Hollanda Konsolosluğu’ndan katılımcıların da bulunduğu etkinlik Beyoğlu’ndaki Cezayir Toplantı Salonu’nda gerçekleşti.
Tören öncesi konuşan Hollanda Kültür Ateşesi, Quirine Van Der Hoeven, Erdoğan'ın ödülü almaya gidemediğinden dolayı üzgün olduğu belirtti. Erdoğan'a önerinde bulunan Hoeven, Hollanda Konsolosluğu'nda ikinci bir resepsiyon düzenlenebileceğini belirtti.
Törenin fikir sahiplerinden Osman Kavala, “Aslı'nın yazar olarak bu ödülü hak ettiği açık” dedi. Kavala sözlerine şöyle devam etti. “hiç istemediği ve ummadığı bir anda kendini dört duvarın içerisinde buldu. Aslında bir anlamda Aslı'nın yazdıkları bir bilgeliğe sahipti ve çıktıktan sonra da bu bilgelik sürüyor.”
Prenses Margriet Ödülünü alan Aslı Erdoğan, törene katılması halinde yapacağı konuşmayı okudu Erdoğan “Sadece yarayı, yıkımı, yokluğu ve kurbanı seslendirmek, sözcüklendirmek için yazdım. Bu nedenle ödülümü bütün kurbanların sessiz çığlıklarına adıyorum.
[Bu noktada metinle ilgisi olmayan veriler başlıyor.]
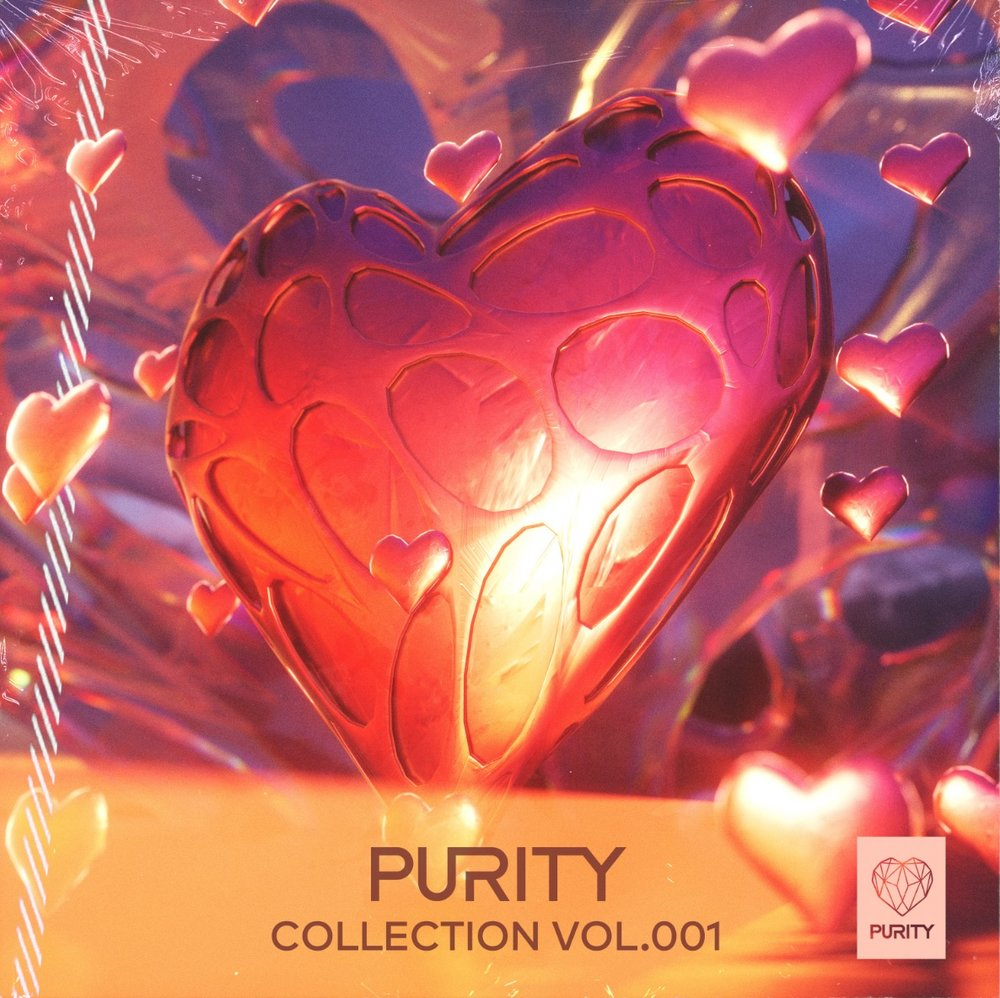 PURITY Collection Vol. 001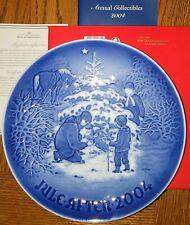 New Listing2004 Bing & Grondahl B&G Christmas Plate The Christmas Tree Nib Mint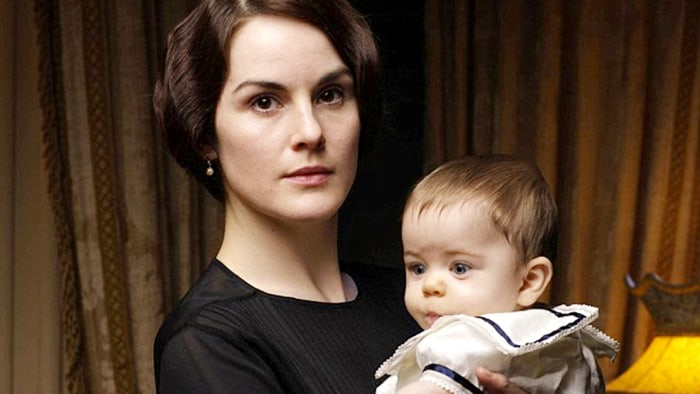 Image: Michelle Dockery as Mary Crawley on 'Downton Abbey'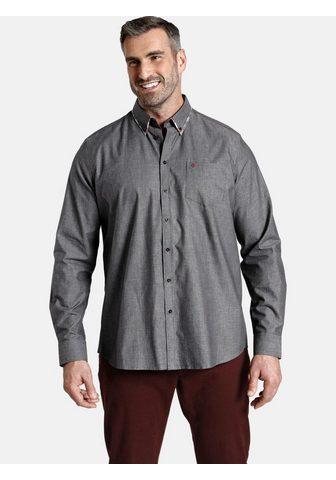 Charles Colby Marškiniai ilgomis rankovėmis »DUKE JE...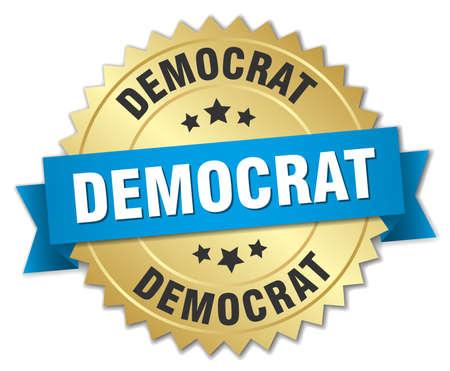 democrat: democrat 3d gold badge with blue ribbon Illustration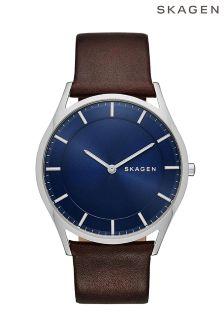 Skagen® Holst Watch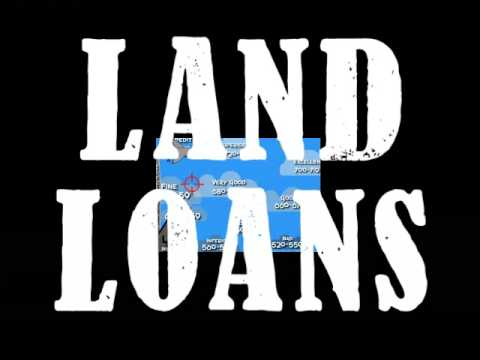 Land purchase loans youtube for Lenders for land purchase
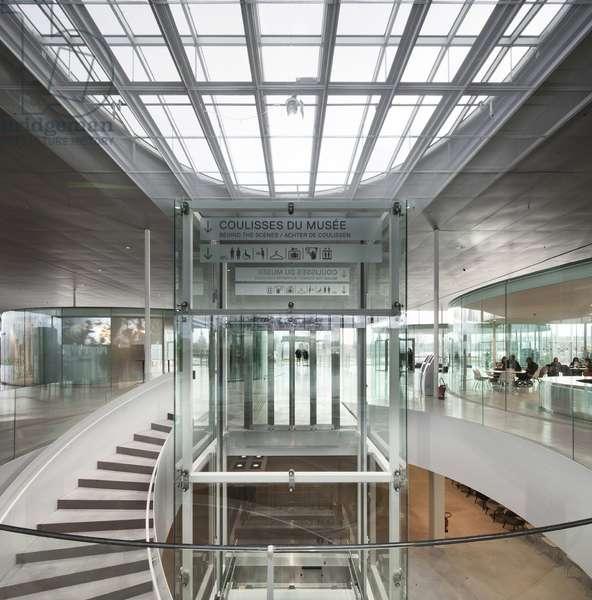 The museum of Louvre-Lens Louvre-Lens - 2012, Kazuyo Sejima and Ryue Nishizawa - Sanaa Agency -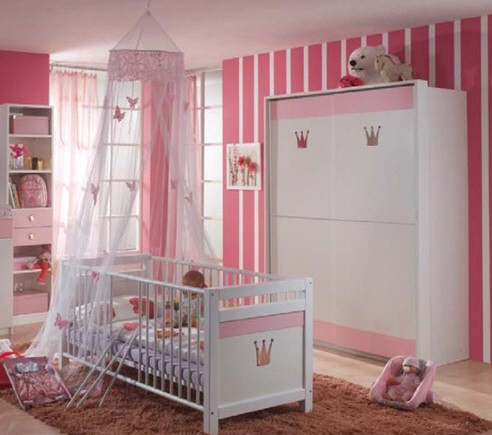 kinderzimmer babyzimmer komplett cinderella set tlg in havelberg m bel und haushalt. Black Bedroom Furniture Sets. Home Design Ideas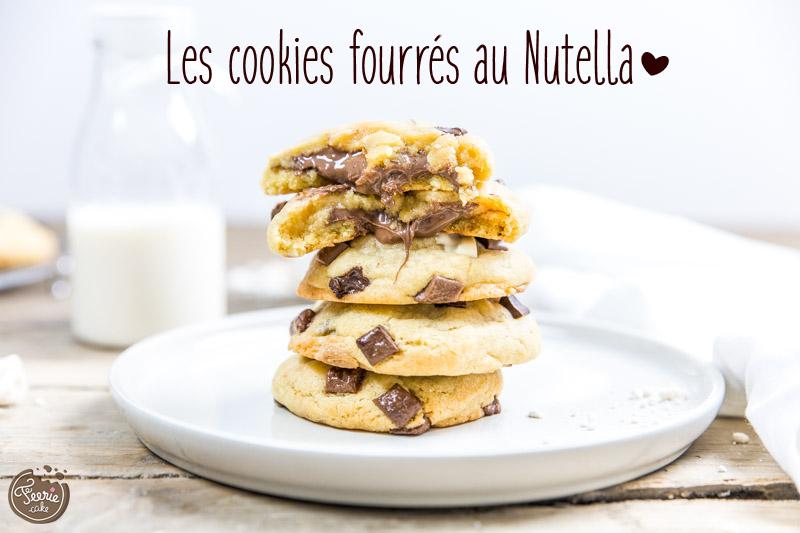 La recette facile des cookies au nutella - Recette de cookies au nutella ...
Onların çığlıkları ve hikayeleri olmadan bizim sözümüz yani dünyamız daha da anlamını yitirirdi” dedi.
Aslı Erdoğan’ın konuşmasıSayın Kraliyet Ailesi ve Ödül Sahipleri, Sayın Seyirciler, Öncelikle Türkiye adına özür dilerim. Şimdiki Yönetim, hakkında soruşturma açılan yüzbinlerce insanın, eşlerinin ve çocuklarının pasaportlarına el koymuş, bir yazarın bu denli önemli bir ödül törenine katılmasına dahi izin vermemiştir. Yol açtığım sıkıntılardan dolayı Avrupa Kültür Vakfı’ndan da özür dilerim. Yokluğumu hissettirmemek için çabalayan Avrupa Kültür Vakfı Ödül Töreni Ekibine, Fransız yayıncım Timour Muhiddine’e, ajanslarım Pierre Astier ve Laure Pecher’e, avukatım Erdal Doğan’a çok teşekkür ederim. Avrupa Kültür Vakfı Ödülü’nü almaktan onur duydum ve böylesine önemli bir ödül için çalışmalarımı değerlendirmeye aldıklarından dolayı jüriye teşekkür ederim. Sanat ve edebiyat dünyasına, dünyanın her yanındaki yazarlara, yayıncılara ve okurlara, yaşadıklarım boyunca gösterdikleri dayanışma için teşekkür borçluyum. Duyduğum minneti ifade etmem çok zor. Hayatla son ama asla kopmayan bir bağdı bu, sanatın dönüştürücü gücüne umudumu, bir direniş ve diriliş olarak yazıya inancımı canlı tuttu. Edebiyat, bir ayna olarak çoktan parçalandı, ama kimimiz hala el yordamıyla cam kırıkları arasında, belki çoktan kuma dönüşmüş bir aynanın yitik düşleri arasında anca kanayan bir elin yakalayıp tutabileceği bir kum tanesi kadar hakikat arıyoruz. Ama sözün mucizesi sonsuzdur ve bir türlü söylenemeyişindedir. Sadece yarayı, yıkımı, yokluğu ve kurbanı seslendirmek, sözcüklendirmek için yazdım. Bu nedenle ödülümü bütün kurbanların sessiz çığlıklarına adıyorum. Onların çığlıkları ve hikayeleri olmadan bizim sözümüz yani dünyamız daha da anlamını yitirirdi. |
Ödülü Hollanda Kraliçesi verdi
Hollanda Kraliçesinin bizzat vereceği ödülü, Aslı Erdoğan adına, yazarın Fransız yayıncısı, Actes Sud yayınevinin editörü Timour Muhidine aldı. “Taş Bina”nın İngilizce çevirmeni Sevinç Türkkan ve avukat Erdal Doğan’ın da törene katıldı.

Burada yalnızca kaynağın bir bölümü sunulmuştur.